Providence and responsibility

Providence is usually regarded as a theological concept that sets human hearts at rest. God rules our lives, and in particular those of Christians. Modern people often have problems with this idea. How can a good God rule a world with diseases and disasters? And can we actually imagine such an all-controlling power? Nevertheless, these are not the real issues concerning the concept of providence. The existential problem is that providence in the Bible has to do with responsibility: God takes responsibility for his world. This responsibility is total; it even implies responsibility and punishment for sin. Thus providence and atonement are not two separated fields of theology, but coincide.

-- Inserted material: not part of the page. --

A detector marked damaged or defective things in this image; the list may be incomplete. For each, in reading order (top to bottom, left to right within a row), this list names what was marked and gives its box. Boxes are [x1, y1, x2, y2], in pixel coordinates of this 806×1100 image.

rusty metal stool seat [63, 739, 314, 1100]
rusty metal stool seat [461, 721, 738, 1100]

The chapter in the Bible to which the concept is originally related makes this plain: Genesis 22, and verse 8 in particular, states, “God himself will provide the lamb for the burnt offering, my son”. (The Vulgate reads: “the victim for the holocaust”.) In Genesis 16-22 the word “to provide”, literally “to see” (r’h), turns out to be a key concept. Who sees? The Lord sees, Abraham sees and Hagar sees – and it is always in a situation of life and death in which they are called to responsibility to save lives. But actually these are lives that have already been sacrificed. Thus providence demands the ultimate from human beings, as it asks the ultimate from their God. Noordmans highlights this in a meditation on Matthew 6:34: “Jesus does not say this in order to lay worries to rest but in order to raise worries”. If you search for the kingship of God, all things that are needed will be given to you – such as feet to walk the second mile.